Security Token Service (STS)
A security token service (STS) is the plumbing that builds, signs, and issues security tokens according to the interoperable protocols discussed in the "Standards" section of this topic. There is a lot of work that goes into implementing these protocols, but WIF does all of this work for you, making it feasible for someone who is not a protocols expert to get an STS up and running with very little effort.
WIF makes it easier to build your own STS. It is up to you to figure out how to implement the logic, or rules, that enforce it (often referred to as security policy).
Issuing Authority
There are many different types of issuing authorities, from domain controllers that issue Kerberos tickets, to certificate authorities that issue X.509 certificates. The specific type of authority discussed in this topic issues security tokens that contain claims. This issuing authority is a Web application or Web service that issues security tokens. It must be able to issue the proper claims given the target relying party and the user making the request, and might be responsible for interacting with user stores to look up claims and authenticate users.

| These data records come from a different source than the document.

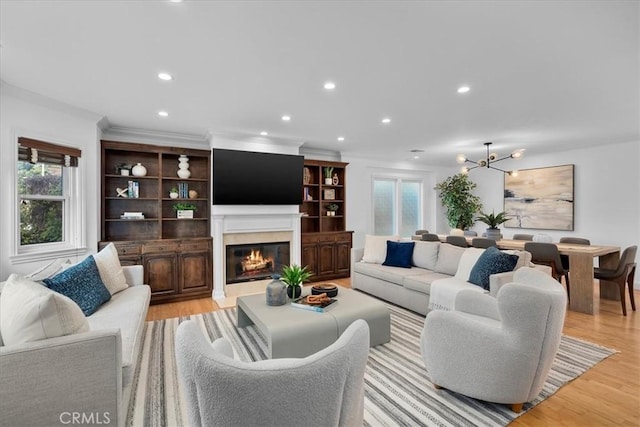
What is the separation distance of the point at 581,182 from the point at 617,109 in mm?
2673

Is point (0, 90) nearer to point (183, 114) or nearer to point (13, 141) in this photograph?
point (13, 141)

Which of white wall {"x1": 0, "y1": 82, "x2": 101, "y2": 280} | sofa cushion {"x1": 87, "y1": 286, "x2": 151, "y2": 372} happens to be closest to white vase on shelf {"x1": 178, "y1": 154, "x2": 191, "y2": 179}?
white wall {"x1": 0, "y1": 82, "x2": 101, "y2": 280}

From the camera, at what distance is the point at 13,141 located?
2.95 meters

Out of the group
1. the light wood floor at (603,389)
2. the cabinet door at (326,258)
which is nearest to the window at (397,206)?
the cabinet door at (326,258)

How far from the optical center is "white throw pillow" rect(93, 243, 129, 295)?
291cm

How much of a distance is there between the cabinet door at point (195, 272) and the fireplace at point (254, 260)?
346mm

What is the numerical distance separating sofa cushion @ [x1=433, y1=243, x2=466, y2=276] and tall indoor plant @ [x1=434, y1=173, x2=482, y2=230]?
324 cm

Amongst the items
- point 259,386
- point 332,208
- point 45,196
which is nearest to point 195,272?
point 45,196

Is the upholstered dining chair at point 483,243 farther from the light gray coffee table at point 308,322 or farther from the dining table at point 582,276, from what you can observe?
the light gray coffee table at point 308,322

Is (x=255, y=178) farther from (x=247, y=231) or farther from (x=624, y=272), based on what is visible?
(x=624, y=272)

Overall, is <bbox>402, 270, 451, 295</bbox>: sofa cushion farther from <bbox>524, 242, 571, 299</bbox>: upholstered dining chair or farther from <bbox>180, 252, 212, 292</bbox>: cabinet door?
<bbox>180, 252, 212, 292</bbox>: cabinet door

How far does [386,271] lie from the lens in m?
4.26

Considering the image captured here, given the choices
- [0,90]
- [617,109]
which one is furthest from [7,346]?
[617,109]

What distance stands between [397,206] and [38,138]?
640 centimetres
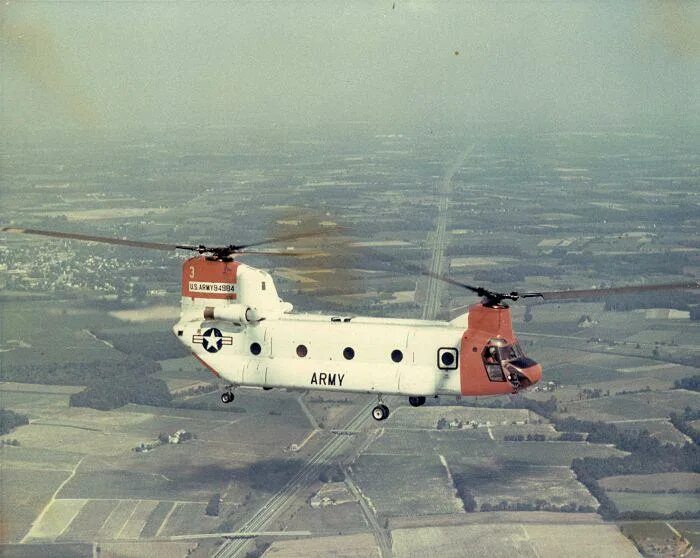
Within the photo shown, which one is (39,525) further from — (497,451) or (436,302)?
(436,302)

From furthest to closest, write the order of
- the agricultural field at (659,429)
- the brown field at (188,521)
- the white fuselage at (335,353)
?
the agricultural field at (659,429) → the brown field at (188,521) → the white fuselage at (335,353)

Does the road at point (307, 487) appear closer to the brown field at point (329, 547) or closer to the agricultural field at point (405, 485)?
the brown field at point (329, 547)

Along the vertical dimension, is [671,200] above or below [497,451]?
above

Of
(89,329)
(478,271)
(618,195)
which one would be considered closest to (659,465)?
(478,271)

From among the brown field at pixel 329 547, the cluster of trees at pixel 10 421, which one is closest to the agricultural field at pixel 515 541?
the brown field at pixel 329 547

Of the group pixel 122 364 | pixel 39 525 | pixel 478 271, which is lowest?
pixel 39 525

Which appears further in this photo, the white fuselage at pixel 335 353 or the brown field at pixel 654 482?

Whatever issuing authority you choose, it plays a central role in your identity solution. When you factor authentication out of your application by relying on claims, you are passing responsibility to that authority and asking it to authenticate users on your behalf.
Relying Party
When you build an application that relies on claims, you are building a relying party application. Synonyms for an relying party include "claims-aware application" and "claims-based application". Web applications and Web services can both be relying parties.
A relying party application consumes tokens issued by a STS and extracts claims from tokens to use them for identity related tasks. The STS supports two types of relying party application: ASP.NET Web applications, and Windows Communication Foundation (WCF) Web services.
Standards
To make all of this interoperable, several WS-* standards are used in the previous scenario. Policy is retrieved by using WS-MetadataExchange, and the policy itself is structured according to the WS-Policy specification. The STS exposes endpoints that implement the WS-Trust specification, which describes how to request and receive security tokens. Most STSs today issue tokens formatted with Security Assertion Markup Language (SAML). SAML is an industry-recognized XML vocabulary that can be used to represent claims in an interoperable way. Or, in a multi-platform situation, this enables you to communicate with an STS on an entirely different platform and achieve single sign-on across all of your applications, regardless of platform.
Browser-Based Applications
Smart clients are not the only ones who can use the claims-based identity model. Browser-based applications (also referred to as passive clients) can also use it. The following scenario describes how this works.
First, the user points a browser at a claims-aware Web application (the relying party application). The Web application redirects the browser to the STS so that the user can be authenticated. The STS is hosted in a simple Web application that reads the incoming request, authenticates the user by using standard HTTP mechanisms, and then creates a SAML token and replies with a piece of ECMAScript (JavaScript, JScript) code that causes the browser to initiate an HTTP POST that sends the SAML token back to the relying party. The body of this POST contains the claims that the relying party requested. At this point, it is common for the relying party to package the claims into a cookie so that the user does not have to be redirected for each request.